> _EXERCISE DIRECTIONS_
Repeat every record exactly, omitting the pictures.

INPUT DATA Block Start

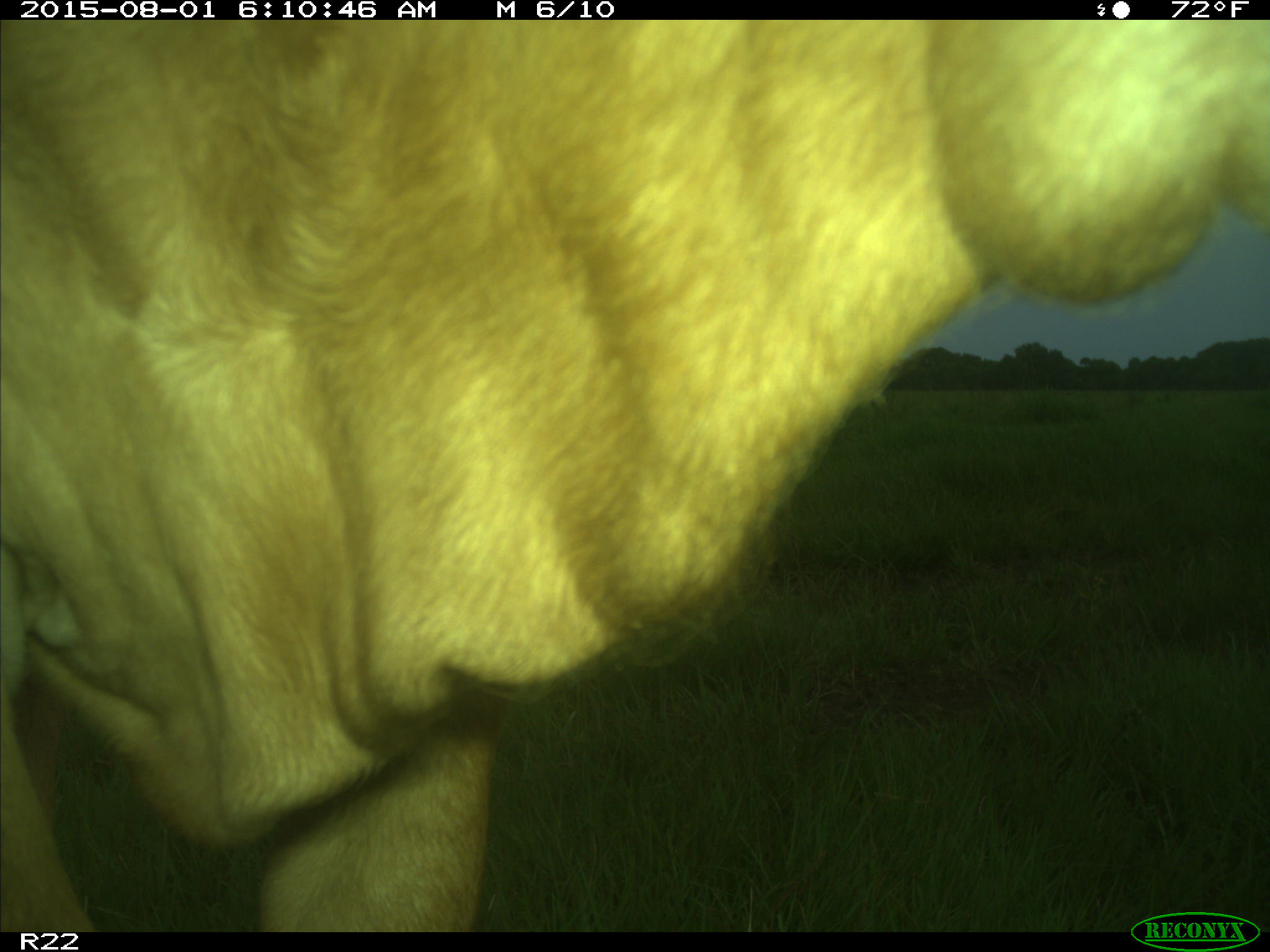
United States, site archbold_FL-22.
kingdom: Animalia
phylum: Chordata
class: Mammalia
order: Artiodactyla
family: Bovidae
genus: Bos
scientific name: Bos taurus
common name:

INPUT DATA Block End

> _WRITTEN SOLUTION_
United States, site archbold_FL-22.
kingdom: Animalia
phylum: Chordata
class: Mammalia
order: Artiodactyla
family: Bovidae
genus: Bos
scientific name: Bos taurus
common name:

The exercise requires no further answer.